:: EXERCISE MATERIAL

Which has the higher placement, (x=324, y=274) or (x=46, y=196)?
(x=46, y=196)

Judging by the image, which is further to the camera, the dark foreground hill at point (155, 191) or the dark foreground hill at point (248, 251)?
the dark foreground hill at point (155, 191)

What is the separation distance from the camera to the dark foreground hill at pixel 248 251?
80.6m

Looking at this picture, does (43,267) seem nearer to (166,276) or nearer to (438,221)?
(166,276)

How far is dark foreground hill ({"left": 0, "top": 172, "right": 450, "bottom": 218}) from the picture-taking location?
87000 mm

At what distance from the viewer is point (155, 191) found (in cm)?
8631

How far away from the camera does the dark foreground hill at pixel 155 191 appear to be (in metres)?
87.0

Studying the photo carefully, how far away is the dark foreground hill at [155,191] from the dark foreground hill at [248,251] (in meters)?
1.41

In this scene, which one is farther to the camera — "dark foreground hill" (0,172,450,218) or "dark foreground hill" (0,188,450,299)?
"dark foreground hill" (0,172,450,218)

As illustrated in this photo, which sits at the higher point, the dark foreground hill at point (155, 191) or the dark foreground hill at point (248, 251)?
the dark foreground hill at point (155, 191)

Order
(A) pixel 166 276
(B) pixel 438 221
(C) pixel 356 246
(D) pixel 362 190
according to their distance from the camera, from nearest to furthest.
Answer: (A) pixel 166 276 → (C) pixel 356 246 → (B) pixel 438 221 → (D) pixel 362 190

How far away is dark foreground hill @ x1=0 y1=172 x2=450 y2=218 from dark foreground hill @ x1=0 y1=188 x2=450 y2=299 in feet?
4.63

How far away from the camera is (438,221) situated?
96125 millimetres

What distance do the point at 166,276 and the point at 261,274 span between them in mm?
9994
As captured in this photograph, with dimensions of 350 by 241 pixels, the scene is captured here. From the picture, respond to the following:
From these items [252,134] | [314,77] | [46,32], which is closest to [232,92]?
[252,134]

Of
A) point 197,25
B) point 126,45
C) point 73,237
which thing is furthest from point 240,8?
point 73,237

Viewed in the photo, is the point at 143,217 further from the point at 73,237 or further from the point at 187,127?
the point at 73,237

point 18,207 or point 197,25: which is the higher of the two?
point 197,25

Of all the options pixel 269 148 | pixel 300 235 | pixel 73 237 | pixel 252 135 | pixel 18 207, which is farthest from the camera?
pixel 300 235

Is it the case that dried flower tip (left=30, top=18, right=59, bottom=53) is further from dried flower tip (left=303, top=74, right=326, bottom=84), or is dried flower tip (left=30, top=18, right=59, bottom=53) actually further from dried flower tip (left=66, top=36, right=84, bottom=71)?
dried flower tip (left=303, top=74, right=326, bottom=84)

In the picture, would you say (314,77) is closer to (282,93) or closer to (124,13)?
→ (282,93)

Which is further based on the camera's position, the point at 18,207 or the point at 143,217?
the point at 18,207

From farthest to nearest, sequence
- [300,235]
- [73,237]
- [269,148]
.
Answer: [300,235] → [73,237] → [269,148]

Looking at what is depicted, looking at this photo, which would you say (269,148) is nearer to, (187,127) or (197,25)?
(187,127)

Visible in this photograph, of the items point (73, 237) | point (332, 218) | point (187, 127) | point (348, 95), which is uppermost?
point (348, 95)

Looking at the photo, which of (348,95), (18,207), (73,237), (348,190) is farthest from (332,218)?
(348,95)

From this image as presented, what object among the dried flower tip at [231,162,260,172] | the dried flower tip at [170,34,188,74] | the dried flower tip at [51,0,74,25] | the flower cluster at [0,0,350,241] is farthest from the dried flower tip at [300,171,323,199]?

::::

WRITTEN INSTRUCTION = Return each entry from above without altering a single character.

RESULT FOR THIS TASK =
Which has the higher placement, (x=324, y=274) or (x=46, y=196)?
(x=46, y=196)

Judging by the image, which is further to the camera, the dark foreground hill at point (155, 191) or the dark foreground hill at point (248, 251)?
the dark foreground hill at point (155, 191)

What is the separation distance from the camera to the dark foreground hill at pixel 248 251?
80.6m

Looking at this picture, does (43,267) seem nearer to (166,276) or nearer to (438,221)?
(166,276)

How far is dark foreground hill ({"left": 0, "top": 172, "right": 450, "bottom": 218}) from the picture-taking location?
87000 mm

At what distance from the viewer is point (155, 191) found (in cm)?
8631

How far away from the camera does the dark foreground hill at pixel 155 191 appear to be (in metres)?
87.0

Studying the photo carefully, how far away is the dark foreground hill at [155,191] from the dark foreground hill at [248,251] (in meters)?
1.41

In this scene, which one is farther to the camera — "dark foreground hill" (0,172,450,218) or "dark foreground hill" (0,188,450,299)?
"dark foreground hill" (0,172,450,218)

As illustrated in this photo, which sits at the higher point, the dark foreground hill at point (155, 191) or the dark foreground hill at point (248, 251)?
the dark foreground hill at point (155, 191)

Order
(A) pixel 166 276
(B) pixel 438 221
(C) pixel 356 246
(D) pixel 362 190
according to their distance from the camera, from nearest to furthest.
Answer: (A) pixel 166 276 → (C) pixel 356 246 → (B) pixel 438 221 → (D) pixel 362 190

How far away is dark foreground hill @ x1=0 y1=172 x2=450 y2=218 from dark foreground hill @ x1=0 y1=188 x2=450 y2=299 in feet?
4.63

How far away from the camera is (438,221) situated?
96125 millimetres

What distance do the point at 166,276 and the point at 261,274 span between them in mm?
9994
As captured in this photograph, with dimensions of 350 by 241 pixels, the scene is captured here. From the picture, respond to the following:
From these items [252,134] | [314,77] | [46,32], which is closest to [232,92]?
[252,134]

Of
A) point 197,25
B) point 126,45
C) point 73,237
which thing is furthest from point 240,8?
point 73,237

Viewed in the photo, is the point at 143,217 further from the point at 73,237 or further from the point at 187,127?
the point at 73,237

point 18,207 or point 197,25: which is the higher of the two?
point 197,25

Of all the options pixel 269 148 | pixel 300 235 | pixel 73 237 | pixel 252 135 | pixel 18 207, which is farthest from the camera?
pixel 300 235

Is it the case that dried flower tip (left=30, top=18, right=59, bottom=53) is further from dried flower tip (left=303, top=74, right=326, bottom=84), or is dried flower tip (left=30, top=18, right=59, bottom=53) actually further from dried flower tip (left=66, top=36, right=84, bottom=71)?
dried flower tip (left=303, top=74, right=326, bottom=84)

In the picture, would you say (314,77) is closer to (282,93) or closer to (124,13)?
→ (282,93)

Which is further based on the camera's position, the point at 18,207 or the point at 143,217?
the point at 18,207

From farthest to nearest, sequence
- [300,235]
- [73,237]
- [269,148]
.
Answer: [300,235] → [73,237] → [269,148]

Looking at what is depicted, looking at this photo, which would you say (269,148) is nearer to, (187,127) or (197,25)?
(187,127)

Visible in this photograph, of the items point (73, 237) | point (332, 218) | point (187, 127) | point (348, 95), which is uppermost?
point (348, 95)

Looking at the photo, which of (348,95), (18,207), (73,237), (348,190) is farthest from (332,218)?
(348,95)

From this image as presented, what object among the dried flower tip at [231,162,260,172] | the dried flower tip at [170,34,188,74] | the dried flower tip at [51,0,74,25] | the flower cluster at [0,0,350,241] is farthest from the dried flower tip at [300,171,323,199]?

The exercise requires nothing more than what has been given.